Margaret, 77, lived in a nursing home that was known for good residential care.  One day, a nursing aide noticed that Margaret appeared anxious but Margaret would not explain why. While preparing her for a bath, the nursing aide saw multiple bruises on Margaret's arms, neck and back and asked what happened. Initially, Margaret did not say anything. Subsequently, the director of nursing learned from another resident that a new aide had sexually assaulted Margaret. As required by law, the director of nursing reported the sexual assault to Adult Protective Services (APS), and APS initiated an investigation, involving the Ombudsman and local law enforcement.


Sexual Assault by Caregiver

Eduardo, 80, had a stroke.  His family hired an in-home caregiver to assist with his daily needs such as bathing and going to the toilet. One day his daughter stopped by to help see her Dad. As she helped him get dressed, he winced and she noticed that his genital area was red and irritated. Her father started to cry and mumbled something about the caregiver hurting him there. The daughter immediately called Adult Protective Services (APS) to make a report. She also called the agency where the caregiver worked, made a complaint, and ended services. APS alerted the law enforcement.

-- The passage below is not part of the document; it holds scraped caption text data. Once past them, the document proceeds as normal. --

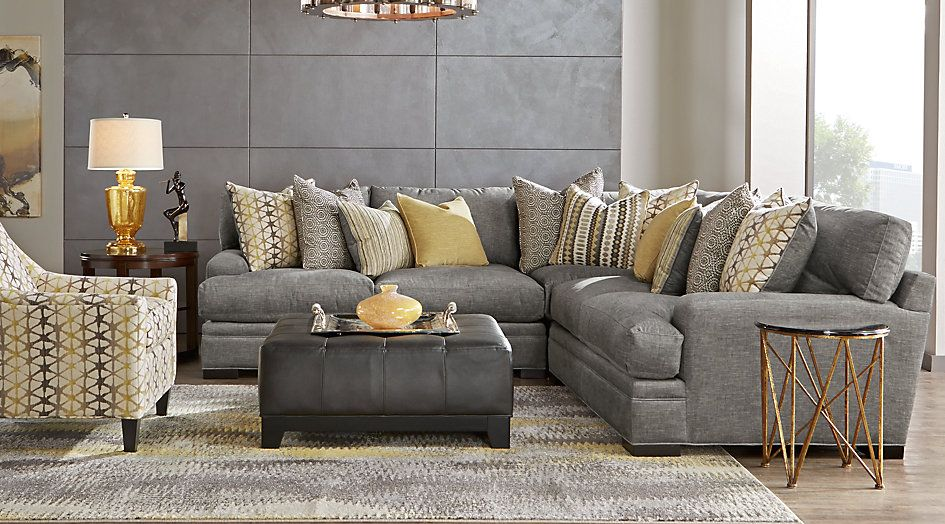 Picture Of Cindy Crawford Home Palm Springs Gray 3 Pc Sectional From Furniture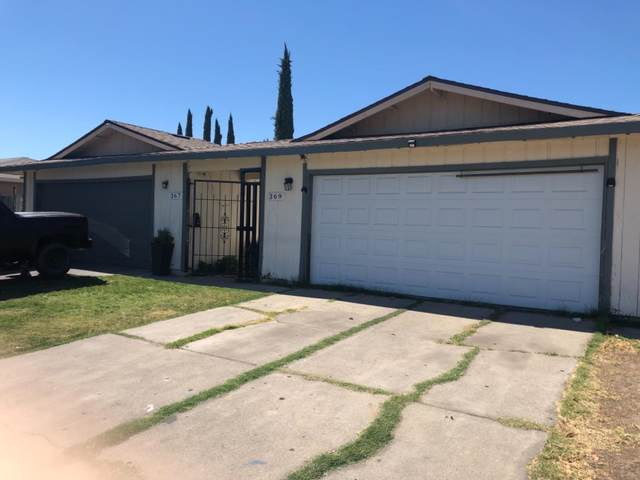 367 Jill Circle, Stockton, CA 95210 (MLS #221073743) :: Heidi Phong Real Estate Team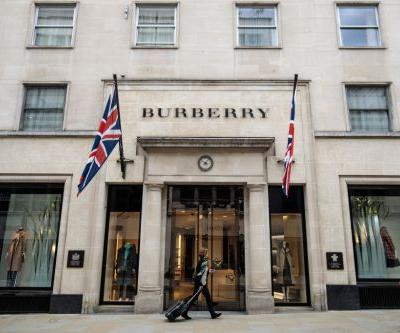Burberry will stop incinerating leftover products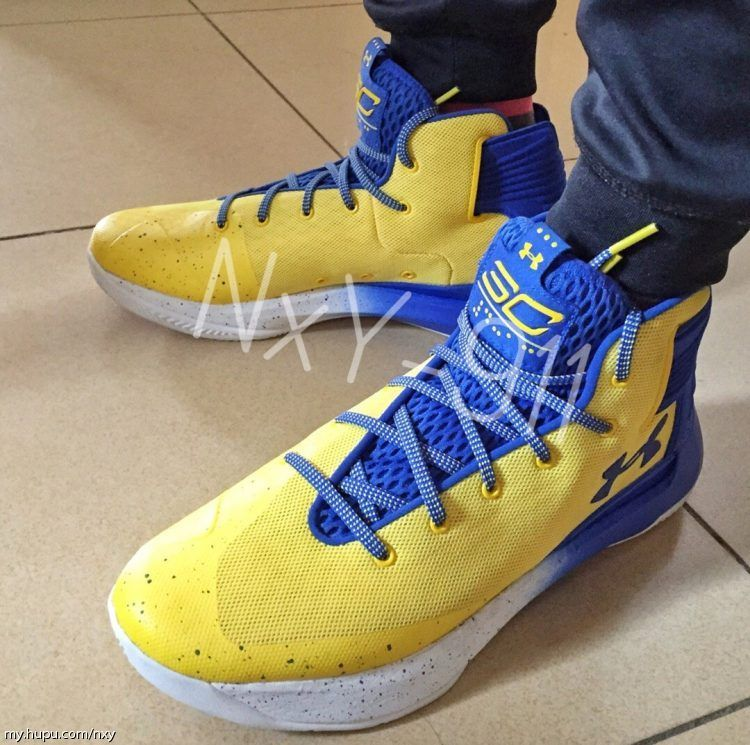newest collection 4d764 2742a promo code ua curry 3 gituttio blu d6dab f9787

Sexual Assault by Family Member

Pearl, 70, took her nephew in when his mother could not handle his behavior problems. The nephew began viewing pornography on the TV that he shared with his aunt. Pearl was uncomfortable about this and told her nephew to stop. One day, the nephew came home and was high on drugs.  He forced himself sexually upon his aunt. Pearl called 911 for local law enforcement and went to the hospital where she met with a sexual assault victim specialist.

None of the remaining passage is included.